Cristina Fernández de Kirchner es la presidenta del Partido Justicialista. Aunque muchos lo olvidan —porque hace rato que le gusta mandar sin firmar, decidir sin exponerse, ordenar desde las sombras y jugar a la Esfinge—, su rol no es simbólico ni inocente. Es la jefa formal de un partido que ayer volvió a derrapar en cuatro provincias. La derrota no fue una casualidad ni una excepción: es parte de una decadencia organizada.
La ex presidenta —eterna, omnipresente, ubicua— lleva años deshojando el poder del PJ como quien desarma una bomba sin manual. Intervino en las listas, vetó nombres, bendijo a mediocres, expulsó a molestos, y dejó vacías las ideas. El resultado es una maquinaria oxidada, una estructura que responde pero no representa, que baja línea pero no levanta votos. Ayer, en cuatro provincias distintas, el peronismo fue barrido por los mismos errores que Cristina consolidó como doctrina: soberbia, encierro, dedazo.
¿Dónde estaba la presidenta del PJ cuando se discutían las estrategias provinciales? ¿Dónde estuvo cuando se necesitaba músculo, discurso, calle? ¿Dónde está hoy, después de la derrota? Callada, como siempre que pierde. Habladora, gritona y tribunera solo cuando gana.
El Titanic peronista no se hunde por un iceberg ajeno: se hunde por orden de la capitana.

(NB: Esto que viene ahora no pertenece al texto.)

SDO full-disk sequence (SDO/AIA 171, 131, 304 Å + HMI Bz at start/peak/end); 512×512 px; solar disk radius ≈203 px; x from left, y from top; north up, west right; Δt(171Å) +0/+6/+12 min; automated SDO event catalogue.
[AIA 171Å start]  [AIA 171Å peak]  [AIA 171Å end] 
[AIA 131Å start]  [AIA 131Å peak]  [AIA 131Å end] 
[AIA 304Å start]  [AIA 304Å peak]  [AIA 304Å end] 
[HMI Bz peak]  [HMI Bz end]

Y mientras el agua entra por las bases, Cristina sigue en la cubierta, repartiendo culpas y mirando el horizonte con nostalgia épica.
Pero el peronismo no es una secta ni un velorio: es, o era, un movimiento popular. Si quiere volver a serlo, tendrá que sacarse de encima a quienes se creen eternos, infalibles e impunes. Ayer fue otra advertencia. Y la presidenta del PJ no puede seguir actuando como si no tuviera nada que ver.